Transport insurance provider TT Club has urged regulatory bodies to step up provisions to police the transport of dangerous cargo which will pose ever greater risks as trade volume and containership sizes increase.
Having suffered an estimated US$100 million loss in the explosion and fire aboard the Hyundai Fortune in the Gulf of Aden on the Far East to Europe run, the TT Club wants greater effort upholding international safety law in moving dangerous cargo.
If nation states will not conduct safety compliance inspections, then the industry itself - carriers, terminals, forwarders - must take on inspections themselves, TT Club risk management director Peregrine Storrs-Fox told a recent meeting of Britain's Nautical Institute.

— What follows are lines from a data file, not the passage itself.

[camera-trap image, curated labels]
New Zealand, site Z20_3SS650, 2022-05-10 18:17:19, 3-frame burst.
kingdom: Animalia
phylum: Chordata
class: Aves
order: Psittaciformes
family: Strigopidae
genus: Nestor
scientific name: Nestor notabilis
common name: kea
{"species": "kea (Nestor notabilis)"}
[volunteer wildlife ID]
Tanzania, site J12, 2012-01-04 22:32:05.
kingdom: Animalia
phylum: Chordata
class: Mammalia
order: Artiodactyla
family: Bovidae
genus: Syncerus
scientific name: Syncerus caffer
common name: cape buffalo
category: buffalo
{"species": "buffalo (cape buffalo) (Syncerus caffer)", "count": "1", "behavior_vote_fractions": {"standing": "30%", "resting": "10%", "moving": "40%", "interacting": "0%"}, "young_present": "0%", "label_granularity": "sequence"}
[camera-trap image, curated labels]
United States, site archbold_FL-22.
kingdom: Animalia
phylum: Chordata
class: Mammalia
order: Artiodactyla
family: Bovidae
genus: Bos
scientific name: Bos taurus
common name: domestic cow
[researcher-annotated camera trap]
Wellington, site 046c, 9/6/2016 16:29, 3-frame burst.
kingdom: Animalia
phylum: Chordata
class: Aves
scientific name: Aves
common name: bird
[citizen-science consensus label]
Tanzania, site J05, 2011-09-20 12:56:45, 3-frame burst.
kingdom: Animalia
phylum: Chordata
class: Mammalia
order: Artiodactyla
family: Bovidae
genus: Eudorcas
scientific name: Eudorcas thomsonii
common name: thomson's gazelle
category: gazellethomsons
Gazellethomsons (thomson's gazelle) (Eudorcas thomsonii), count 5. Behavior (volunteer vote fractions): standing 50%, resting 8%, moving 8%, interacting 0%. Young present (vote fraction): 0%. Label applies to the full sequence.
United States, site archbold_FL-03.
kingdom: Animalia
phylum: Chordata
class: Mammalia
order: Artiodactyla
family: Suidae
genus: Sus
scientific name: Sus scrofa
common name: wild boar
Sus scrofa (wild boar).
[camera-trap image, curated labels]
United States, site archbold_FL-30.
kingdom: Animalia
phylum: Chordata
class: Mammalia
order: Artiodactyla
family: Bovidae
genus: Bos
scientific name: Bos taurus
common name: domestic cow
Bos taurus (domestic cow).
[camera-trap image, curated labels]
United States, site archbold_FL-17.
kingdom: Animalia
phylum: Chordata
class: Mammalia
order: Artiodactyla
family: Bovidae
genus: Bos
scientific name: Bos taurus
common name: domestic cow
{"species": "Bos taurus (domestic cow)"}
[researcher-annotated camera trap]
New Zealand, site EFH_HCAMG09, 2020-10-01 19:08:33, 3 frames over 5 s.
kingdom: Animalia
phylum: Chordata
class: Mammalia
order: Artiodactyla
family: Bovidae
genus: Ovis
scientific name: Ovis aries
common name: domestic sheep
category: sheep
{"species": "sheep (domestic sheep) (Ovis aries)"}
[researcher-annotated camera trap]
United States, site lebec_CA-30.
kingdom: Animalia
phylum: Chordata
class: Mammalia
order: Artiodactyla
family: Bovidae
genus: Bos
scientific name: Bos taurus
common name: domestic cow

"All contracts of carriage allow for carriers to inspect and charge back," he said. "What is monitored tends to be obeyed. Years ago major container consortia used to spot-check 10 per cent of shipments. Simple random checks, with penalty charges to errant customers could be an effective deterrent."
Mr Storrs-Fox also urged all parties in the supply chain to "know their customer" and argued that it was proper for forwarders and carriers to understand enough about their customers' business activities to identify whether dangerous goods may be involved.
Mr Storrs-Fox called on all parties involved in the supply chain to reduce non-compliance with the International Maritime Organisation's IMDG Code, which governs the sea transport of packaged dangerous goods.
Between five and 10 per cent of the world's container cargo was made up of dangerous goods, and the proportion was rising, he said. In 2006, 127.8 million TEU was carried, up 10 per cent over 2005, he said, indicating that declared dangerous goods shipments stood at between 6.4-13 million TEU.
He said the risks were high and rising, pointing to the 16 major containership casualties between 1998 and 2006 - two per a year.